Es heißt, der Erfolg von Tolkiens 'Herr der Ringe' und anderer Fantasy ab den frühen Siebzigern habe auch damit zu tun gehabt, dass die Hippie-Generation bzw. die der 68er ihre Illusionen begraben musste und sich als Kompensation in die Gegenwelten von Mittelerde flüchtete. Es macht daher wenig intellektuelle Mühe, ist beinahe schon schandbar trivial, den ungebrochenen Erfolg solch handwerklich perfekt gemachter, doch eher innovationsarmer, wenn nicht -feindlicher Musik mit den Sehnsüchten in Verbindung zu bringen, die das herrschende System offenbar bei vielen Menschen auslöst.

Rammstein? Nun gut, ja, die kann man mögen oder nicht, die sind auch nicht mehr rasend originell, bringen aber wenigstens alle paar Jahre ein wenig gekonnte ironische Brechung und Uneigentlichkeit ins Spiel. Allein dafür muss man sie ein wenig gern haben.

"Wenn Sie sich waschen und rasieren, haben Sie in drei Wochen einen Job." (Kurt Beck)

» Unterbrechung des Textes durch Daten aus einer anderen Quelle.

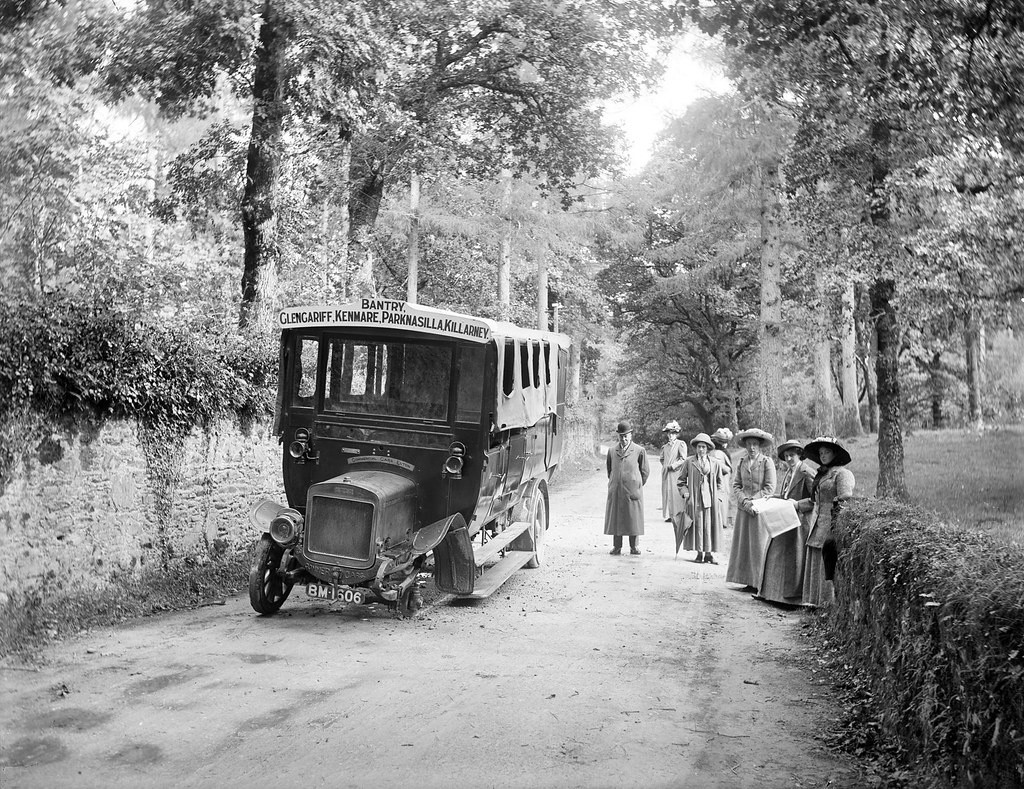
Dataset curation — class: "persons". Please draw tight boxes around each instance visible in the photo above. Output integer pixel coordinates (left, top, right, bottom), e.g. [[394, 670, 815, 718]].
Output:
[[803, 435, 855, 607], [606, 421, 650, 555], [660, 420, 687, 521], [726, 428, 777, 592], [751, 439, 820, 606], [676, 433, 725, 565], [710, 428, 734, 528]]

Apropos Männer mit Bärten: Seit Jahrzehnten bin ich, mehr aus Bequemlichkeit, überzeugter Bartträger und wer mich ernsthaft zum Rasieren auffordert, fängt schlimmstenfalls eine. Schaut man sich aber diese skinnybejeansten, nerdbebrillten, prekär arbeitenden, detoxenden Hipster-Milchsemmel an, die mit ihren Gesichtspullovern nunmehr seit Jahren die Hipster-Metropolen bevölkern, derweil sie ihr Essen fotografieren und Craftbeer süffeln -- dann weiß man: Vollbart allein ist auch keine Lösung. Darauf ne Buddel voll Rum.




2 Kommentare :

  1. Je mehr ich von diesen sich selbst ausbeutenden Hipster Deppen mitkriege, die sich für ganz doll progressiv und kosmopolitisch halten, in Wirklichkeit aber in jeder Metropole das immer gleiche Biotop bevölkern, desto überzeugter trage ich keinen Bart.